Provided passage:
★ ★ ★ ★ ★
Some films make us ladies long to live in different times. Times when, if you were fortunate enough to be rich, life seemed to be an endless round of house parties, sumptuous breakfasts and walks in the park, and your day was constantly enlivened by crisp witticisms uttered by divine-looking potential mates.
Usually, these films are based on works by Evelyn Waugh or Oscar Wilde (not Jane Austen — her heroines are too busy sewing). And even if they conjure up an image of a drawing room that probably never existed, even in Belgravia, we can’t help but be drawn in to the delicious portrayal of upper class English society. Instead of today’s pink-shirted sloanes and braying Henriettas, we have elegant young men called Arthur (Rupert Everett) and solid English beauties named Gertrude (Cate Blanchett) and Mabel (Minnie Driver).
★ ★ ★ ★ ★
Information given:
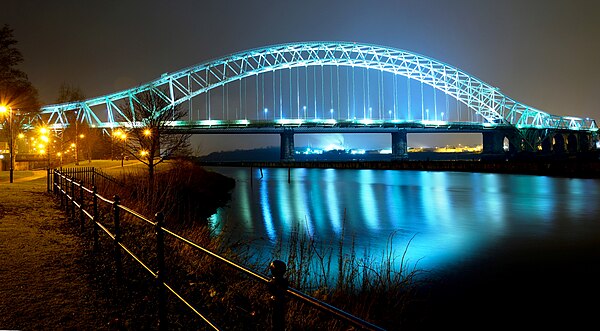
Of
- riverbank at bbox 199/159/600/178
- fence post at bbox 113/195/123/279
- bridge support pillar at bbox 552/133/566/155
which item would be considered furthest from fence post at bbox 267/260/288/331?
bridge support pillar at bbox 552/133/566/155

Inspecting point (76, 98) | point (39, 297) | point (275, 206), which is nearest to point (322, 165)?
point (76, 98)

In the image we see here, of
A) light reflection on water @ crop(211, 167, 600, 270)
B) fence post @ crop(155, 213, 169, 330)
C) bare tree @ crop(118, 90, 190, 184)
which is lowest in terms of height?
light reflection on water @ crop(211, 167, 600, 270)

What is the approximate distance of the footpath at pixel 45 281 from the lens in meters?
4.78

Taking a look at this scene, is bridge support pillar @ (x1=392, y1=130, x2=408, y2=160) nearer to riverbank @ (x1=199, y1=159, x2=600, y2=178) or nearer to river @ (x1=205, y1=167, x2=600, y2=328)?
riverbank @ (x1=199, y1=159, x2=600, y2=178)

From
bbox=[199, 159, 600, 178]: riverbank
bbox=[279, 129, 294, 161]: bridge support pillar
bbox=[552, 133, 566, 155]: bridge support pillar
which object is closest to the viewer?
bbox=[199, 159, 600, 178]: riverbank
★ ★ ★ ★ ★
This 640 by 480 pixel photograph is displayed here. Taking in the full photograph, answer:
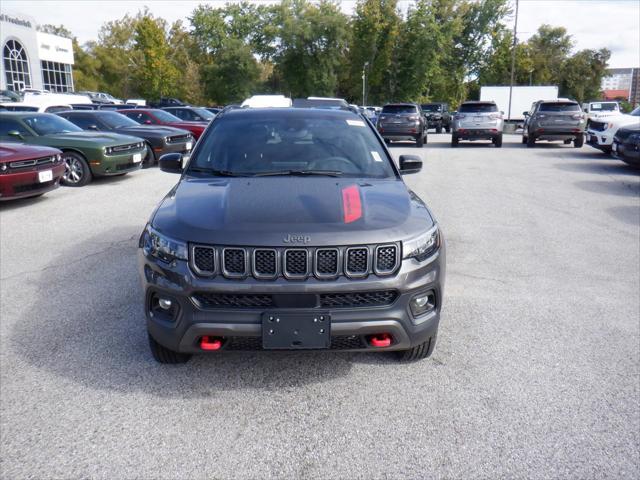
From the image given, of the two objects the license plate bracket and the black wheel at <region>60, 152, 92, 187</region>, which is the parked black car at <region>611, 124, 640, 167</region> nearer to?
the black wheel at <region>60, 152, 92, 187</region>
★ ★ ★ ★ ★
Stated problem:
Please answer these questions about the period-film passage above:
1. What three things does the passage say made up the endless round of a rich person's life?
2. Why does the passage leave Jane Austen out?
3. Who plays the young man called Arthur?

Result below:
1. House parties, sumptuous breakfasts and walks in the park.
2. Her heroines are too busy sewing.
3. Rupert Everett.